■ PASSAGE SHOWN:

- Conference: Independent

Ranking
- AP: No. 9
- Record: 8–3
- Head coach: John Whitehead (3rd season);
- Captains: Bill Bradley; Pete DeLuca;
- Home stadium: Taylor Stadium

= 1978 Lehigh Engineers football team =

American college football season

The 1978 Lehigh Engineers football team was an American football team that represented Lehigh University as an independent during the 1978 NCAA Division I-AA football season.

In their third year under head coach John Whitehead, the Engineers compiled an 8–3 record. Bill Bradley and Pete DeLuca were the team captains.

■ RAW DATA:

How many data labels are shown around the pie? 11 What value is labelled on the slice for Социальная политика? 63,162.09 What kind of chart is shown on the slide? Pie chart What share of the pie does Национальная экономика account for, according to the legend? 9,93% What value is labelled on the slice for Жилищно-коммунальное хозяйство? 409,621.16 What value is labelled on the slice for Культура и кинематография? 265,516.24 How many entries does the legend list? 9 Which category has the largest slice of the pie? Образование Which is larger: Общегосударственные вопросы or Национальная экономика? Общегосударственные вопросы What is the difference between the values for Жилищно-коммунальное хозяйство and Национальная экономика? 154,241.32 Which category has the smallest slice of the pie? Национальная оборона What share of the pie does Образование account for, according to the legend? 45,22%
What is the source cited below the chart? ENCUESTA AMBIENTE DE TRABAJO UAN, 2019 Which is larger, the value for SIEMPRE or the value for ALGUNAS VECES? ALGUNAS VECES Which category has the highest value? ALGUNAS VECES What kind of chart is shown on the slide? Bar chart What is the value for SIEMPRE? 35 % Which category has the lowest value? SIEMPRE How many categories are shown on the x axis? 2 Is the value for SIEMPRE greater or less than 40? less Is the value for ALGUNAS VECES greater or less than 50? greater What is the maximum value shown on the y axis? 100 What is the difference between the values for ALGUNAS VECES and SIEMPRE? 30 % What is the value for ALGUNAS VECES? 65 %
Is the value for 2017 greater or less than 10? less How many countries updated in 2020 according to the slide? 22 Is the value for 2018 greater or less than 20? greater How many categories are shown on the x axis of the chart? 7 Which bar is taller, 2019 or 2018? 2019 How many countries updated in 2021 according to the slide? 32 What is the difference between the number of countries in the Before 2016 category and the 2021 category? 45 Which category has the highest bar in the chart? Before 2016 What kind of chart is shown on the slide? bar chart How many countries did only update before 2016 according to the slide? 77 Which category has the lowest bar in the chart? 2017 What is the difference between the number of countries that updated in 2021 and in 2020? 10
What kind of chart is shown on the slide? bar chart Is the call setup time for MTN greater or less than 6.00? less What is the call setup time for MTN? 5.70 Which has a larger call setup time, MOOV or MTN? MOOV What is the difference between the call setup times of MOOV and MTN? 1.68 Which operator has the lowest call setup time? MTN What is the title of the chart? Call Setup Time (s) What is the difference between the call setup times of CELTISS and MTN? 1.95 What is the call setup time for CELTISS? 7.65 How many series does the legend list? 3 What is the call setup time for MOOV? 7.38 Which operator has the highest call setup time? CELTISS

■ WORK ITEM A:
According to the Lehigh team page, why does the "3rd season" note appear beside John Whitehead's name? Answer in one to three sentences.
■ WORK ITEM B:
Reproduce everything in the Lehigh team page from "The 1978 Lehigh" down to "I-AA football season.".
■ WORK ITEM C:
Which people are named in the Lehigh team page?
The data has no connection to the Lehigh team page.

■ RESPONSE A:
The 1978 season was the team's third year with John Whitehead as head coach. The note records how long he had led the Engineers.

■ RESPONSE B:
The 1978 Lehigh Engineers football team was an American football team that represented Lehigh University as an independent during the 1978 NCAA Division I-AA football season.

■ RESPONSE C:
- John Whitehead
- Bill Bradley
- Pete DeLuca